→ **Job**
Rewrite the listing below with every "Summer" replaced by "Spring" and all other text left unchanged. Leave the pictures out of your answer.

→ **Material for the task**
# # # # #

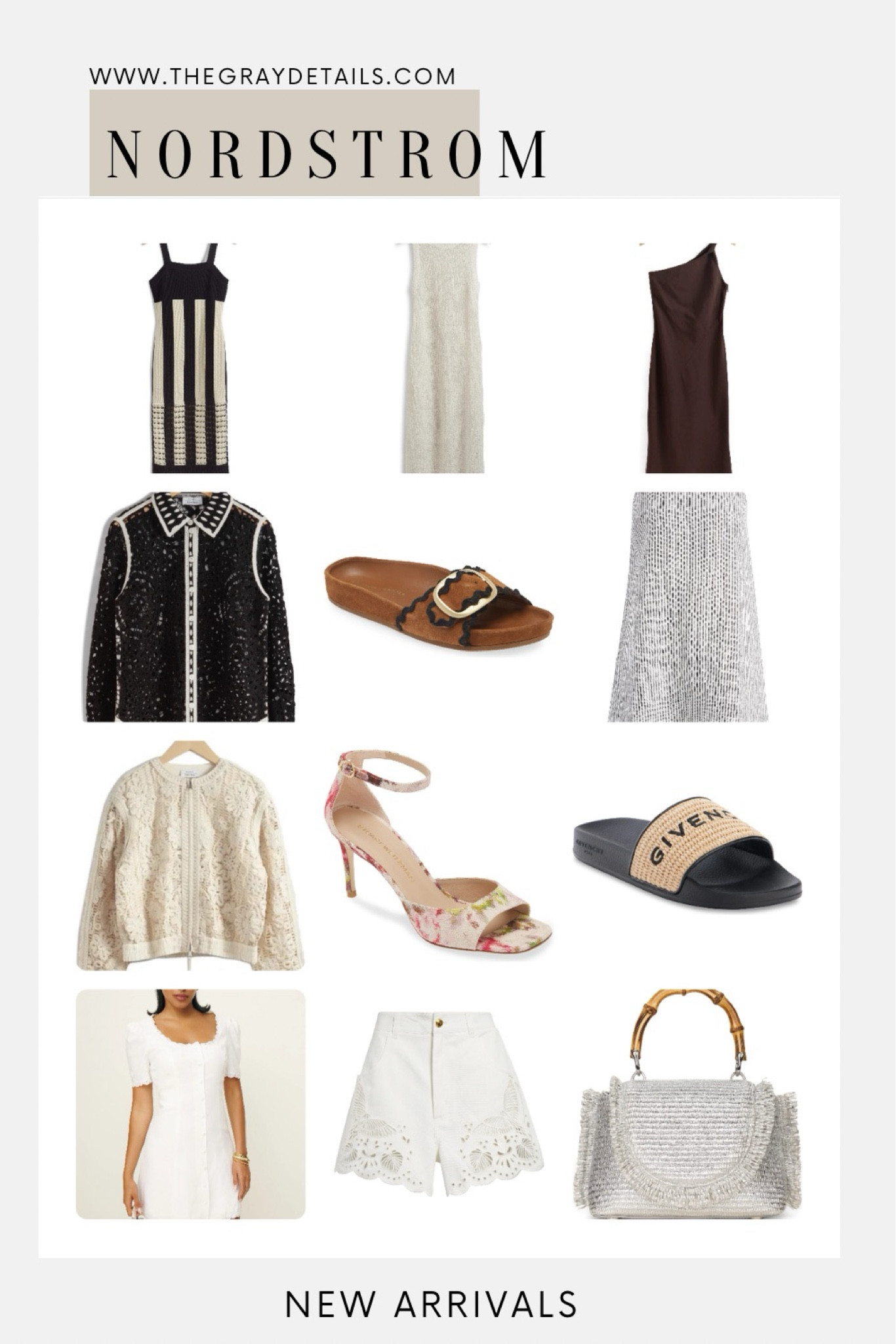 Nordstrom new arrivals 

Summer outfit
Summer dress
Summer sandal

#LTKParties #LTKStyleTip #LTKOver40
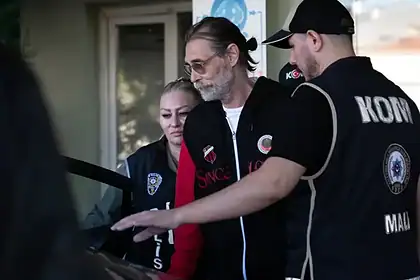 Erdal Beşikçioğlu, Etimesgut Belediye Başkanlığı Görevinden Uzaklaştırıldı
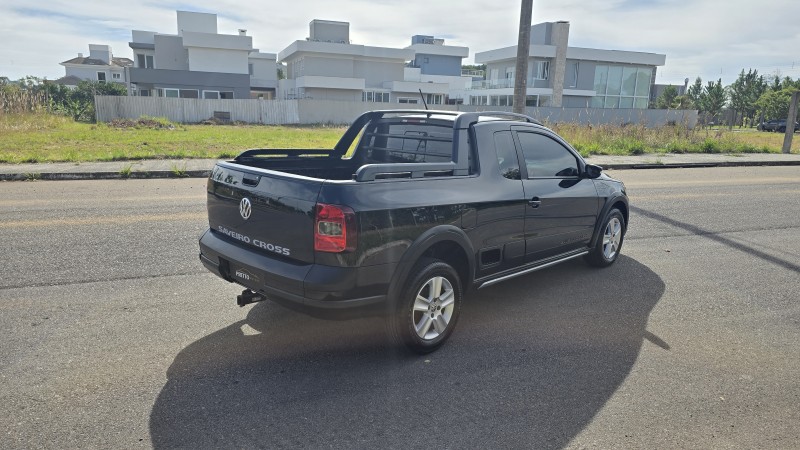 SAVEIRO 1.6 CROSS CE 8V FLEX 2P MANUAL - 2012 - BENTO GONçALVES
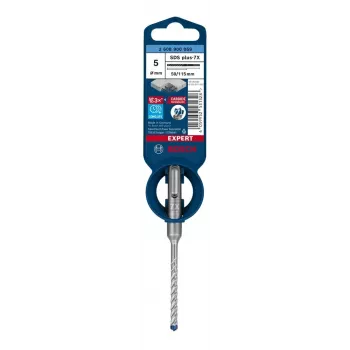 Drill Bit Bosch SDS plus-7X 5mm 115mm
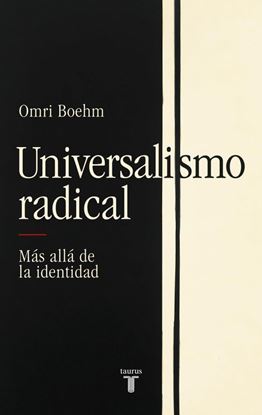 Imagen de UNIVERSALISMO RADICAL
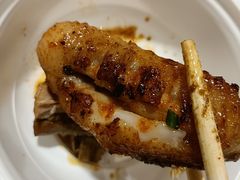 -渔港烤鱼(中百广场店)
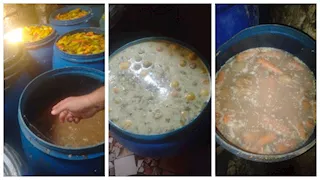   صحة سوهاج تضبط 6 أطنان مخللات فاسدة و10 آلاف عبوة عصير مغشوشة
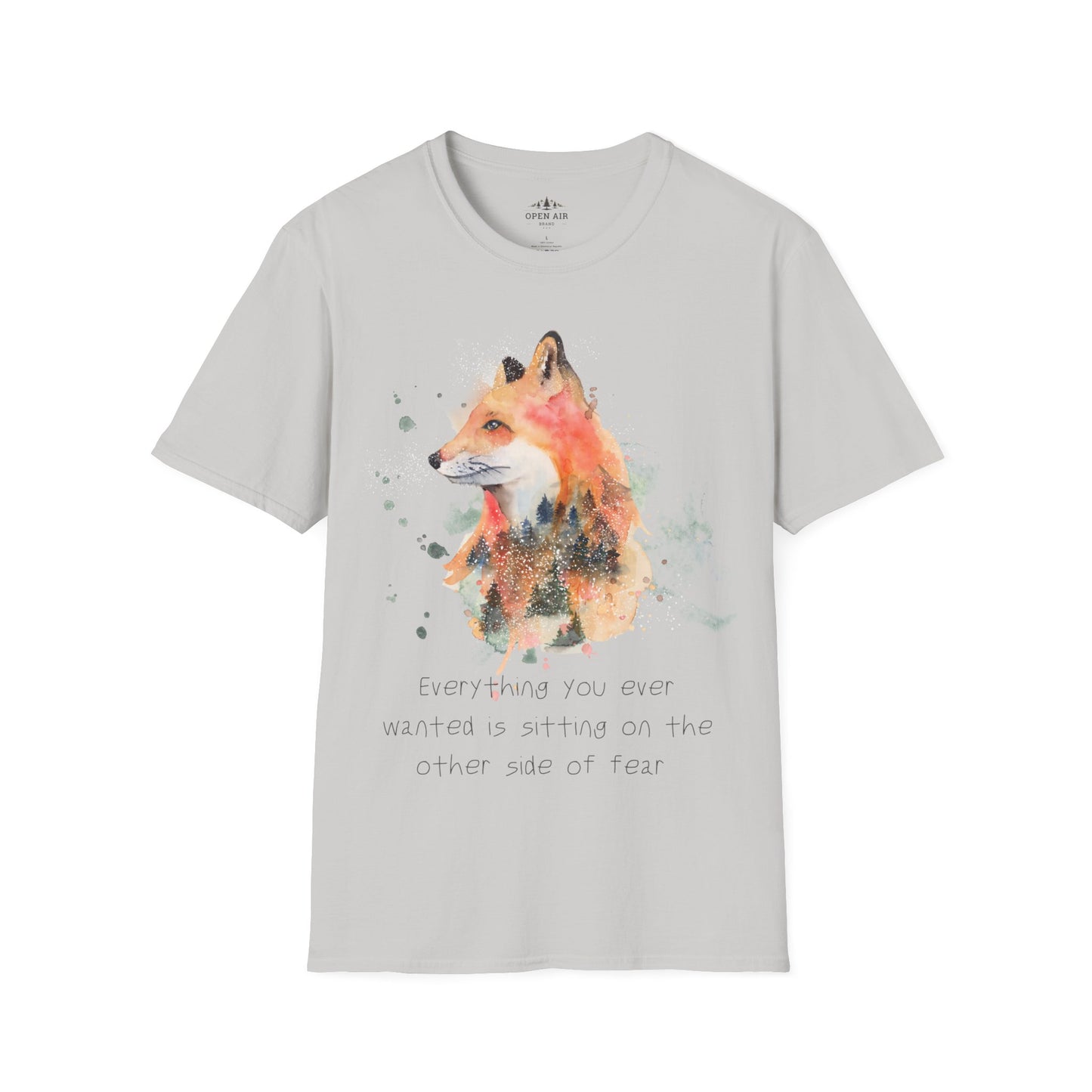 Fox Fear T-Shirt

# # # # #

→ **Task solution**
 Nordstrom new arrivals 

Spring outfit
Spring dress
Spring sandal

#LTKParties #LTKStyleTip #LTKOver40
 Erdal Beşikçioğlu, Etimesgut Belediye Başkanlığı Görevinden Uzaklaştırıldı
 SAVEIRO 1.6 CROSS CE 8V FLEX 2P MANUAL - 2012 - BENTO GONçALVES
 Drill Bit Bosch SDS plus-7X 5mm 115mm
 Imagen de UNIVERSALISMO RADICAL
 -渔港烤鱼(中百广场店)
   صحة سوهاج تضبط 6 أطنان مخللات فاسدة و10 آلاف عبوة عصير مغشوشة
 Fox Fear T-Shirt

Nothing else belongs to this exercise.